While the film industry had been waiting for the lockdown to be either lifted or relaxed, the news of the relaxation in states like Maharashtra and union territories like Delhi has not been met with much jubilation. And the reason for the lack of joy is not difficult to fathom.

The lockdown relaxations are not uniform across the country. Even within the state of Maharashtra, the unlocking is dependent upon the level in which the districts fall because the state has unveiled a five-level unlocking plan. This implies that cinemas in parts of Maharashtra might reopen while in the rest of the state, they may not be granted permission to operate as the reopening would depend upon the level in which the district falls. What’s more, even if the district reaches level 1 (where cinemas are allowed to be functional) in a particular week but slips to level 2 or 3 in the following, say, week or month, the reopened cinemas would have to shut down again. And we are talking of just one state here — the state of Maharashtra. Imagine what the status of cinemas in the entire country will be if the Maharashtra model of unlocking were to be followed by the other states too, which is very likely.

By its very nature, films have to be released all over India simultaneously. Of course, they have to see release all over the world on the same day, but one is not even talking about the rest of the world here. Film business is very different from other businesses like, for instance, the hotel business. If one state permits hotels to operate at full capacity as part of the unlock plan, the hotel does not have to wait for the other states to follow suit because nothing would be harmed if the hotels in one state were to do brisk business while hotels in other states were to remain shut. But if a film is not released in cinemas across India on the same day — and that would be possible if and only if cinemas across the country are functional at the same time — the business of the film in areas where cinemas are shut could be lost forever because of piracy. The new film would be pirated right on the day of its release anywhere in the country and, therefore, people in areas where cinemas are not allowed to reopen as per the unlock plan, would’ve watched the pirated version of the film in their homes.

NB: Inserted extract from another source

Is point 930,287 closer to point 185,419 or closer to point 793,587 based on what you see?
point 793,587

Because of this anomaly, the question of releasing new films until and unless cinemas all over India are functional does not arise. Yes, if shootings are permitted as part of the unlock plan, producers will at least be able to complete their films by resuming shootings of the under-production films or will be able to start their new films. But that’s as far as the production sector is concerned. The distribution and exhibition sectors would still have to wait for the cinemas of the entire country to reopen. For these two sectors then, the unlock plan of, say, Maharashtra or Delhi does not mean much because new software to play in the reopened cinemas will not be forthcoming. No producer would risk releasing his film in part of India and hope to release it in the rest of the country as and when cinemas reopen in different districts. Altering the concept of day-and-date release is unthinkable, given the toothlessness of the piracy laws in the country.

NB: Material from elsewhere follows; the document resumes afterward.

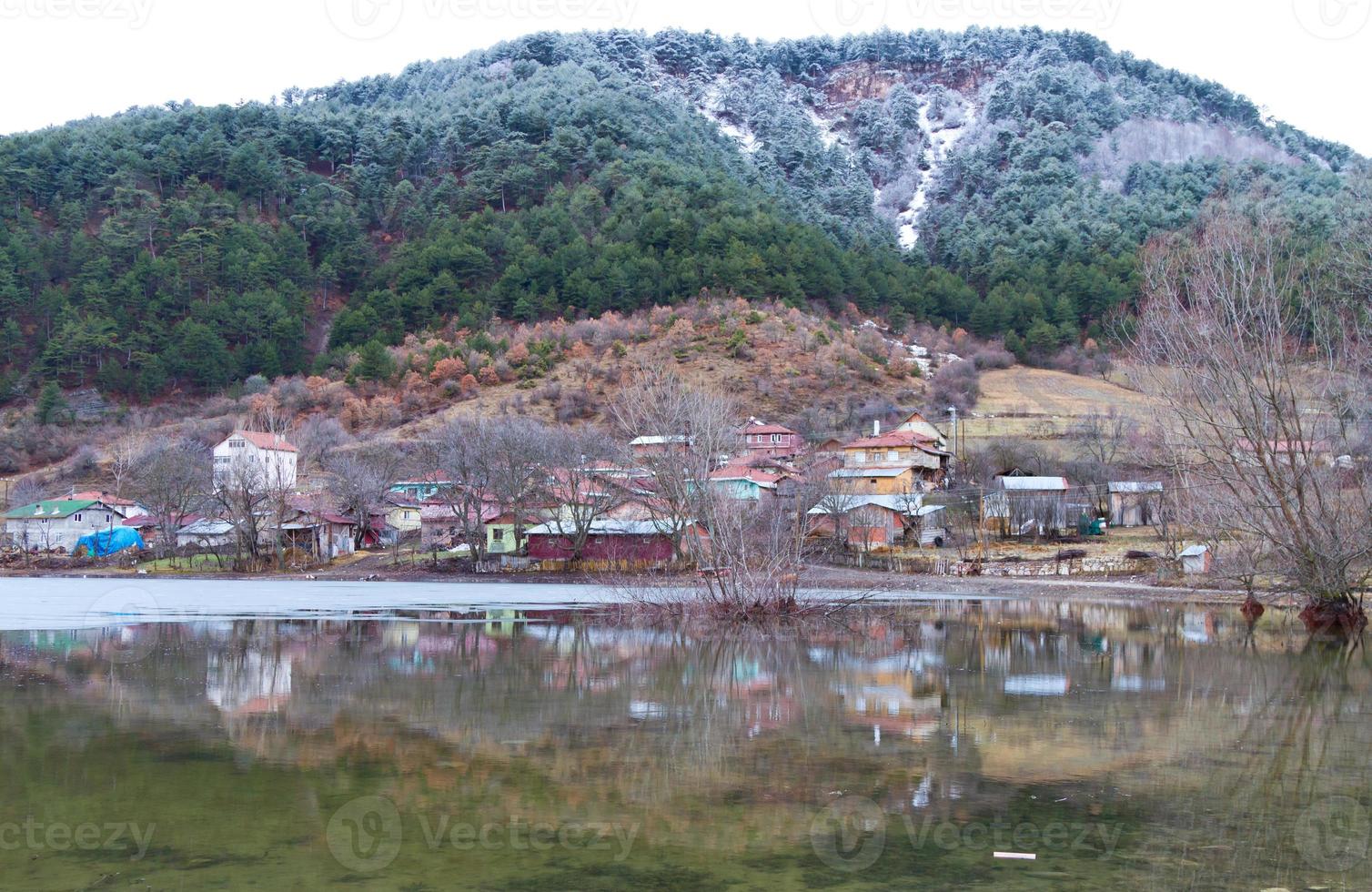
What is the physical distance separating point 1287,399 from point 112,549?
61.1m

Kamal Gianchandani, CEO, PVR Pictures Ltd., and chief business planning and strategy, PVR Ltd., says, “The reopening of cinemas even partially is welcome because it gives the hope that cinemas in other parts of the country will reopen soon. Of course, producers will not release new films till majority of the cinemas in the country reopen, and that, by my estimate should happen by June-end or mid-July. I am not worried about cinemas shutting down after reopening because Coronavirus cases generally don’t increase exponentially after they reduce.”